Provided records
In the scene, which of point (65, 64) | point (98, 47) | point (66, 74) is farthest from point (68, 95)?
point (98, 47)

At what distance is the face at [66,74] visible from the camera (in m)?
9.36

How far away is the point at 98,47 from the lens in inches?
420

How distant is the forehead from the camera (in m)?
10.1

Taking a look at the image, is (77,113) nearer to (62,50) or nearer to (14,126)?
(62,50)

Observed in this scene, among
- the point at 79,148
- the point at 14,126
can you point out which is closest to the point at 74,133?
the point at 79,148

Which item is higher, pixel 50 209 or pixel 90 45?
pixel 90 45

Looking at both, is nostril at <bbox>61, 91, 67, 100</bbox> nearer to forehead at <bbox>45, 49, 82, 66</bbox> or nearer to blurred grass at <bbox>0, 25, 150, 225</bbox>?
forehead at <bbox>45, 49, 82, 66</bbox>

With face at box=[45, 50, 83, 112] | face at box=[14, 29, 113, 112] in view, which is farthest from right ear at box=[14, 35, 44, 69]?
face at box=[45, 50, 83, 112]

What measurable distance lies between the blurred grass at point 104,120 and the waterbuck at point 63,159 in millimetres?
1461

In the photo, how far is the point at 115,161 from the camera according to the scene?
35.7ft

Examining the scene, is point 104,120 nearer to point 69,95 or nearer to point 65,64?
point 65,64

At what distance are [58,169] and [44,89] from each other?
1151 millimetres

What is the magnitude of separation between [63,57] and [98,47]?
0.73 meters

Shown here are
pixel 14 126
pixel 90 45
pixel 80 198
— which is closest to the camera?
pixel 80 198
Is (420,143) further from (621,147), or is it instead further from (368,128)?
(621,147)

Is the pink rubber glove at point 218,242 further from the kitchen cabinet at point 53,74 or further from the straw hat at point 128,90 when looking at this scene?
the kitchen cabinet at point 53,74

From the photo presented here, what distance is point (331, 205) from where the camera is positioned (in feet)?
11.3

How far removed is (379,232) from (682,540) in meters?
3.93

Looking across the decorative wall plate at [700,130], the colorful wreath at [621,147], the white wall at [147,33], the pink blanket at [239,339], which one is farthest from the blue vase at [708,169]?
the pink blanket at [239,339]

What the exercise asks
Copy the records word for word, from the line with "Taking a look" through the line with "0.73 meters", including both of those lines.

Task response
Taking a look at the image, is (77,113) nearer to (62,50) or nearer to (14,126)?
(62,50)

Observed in this scene, among
- the point at 79,148
- the point at 14,126
can you point out which is closest to the point at 74,133?
the point at 79,148

Which item is higher, pixel 50 209 or pixel 90 45?
pixel 90 45

Looking at both, is nostril at <bbox>61, 91, 67, 100</bbox> nearer to forehead at <bbox>45, 49, 82, 66</bbox> or nearer to blurred grass at <bbox>0, 25, 150, 225</bbox>?
forehead at <bbox>45, 49, 82, 66</bbox>

With face at box=[45, 50, 83, 112] | face at box=[14, 29, 113, 112] in view, which is farthest from right ear at box=[14, 35, 44, 69]?
face at box=[45, 50, 83, 112]

What measurable distance lies between the blurred grass at point 104,120 and the waterbuck at point 63,159 in millimetres?
1461

In the photo, how far is the point at 115,161 from the camera according to the scene?
35.7ft

Examining the scene, is point 104,120 nearer to point 69,95 or nearer to point 65,64?
point 65,64

At what distance are [58,169] and [44,89] from each other?
1151 millimetres

What is the magnitude of separation between [63,57] and [98,47]?
0.73 meters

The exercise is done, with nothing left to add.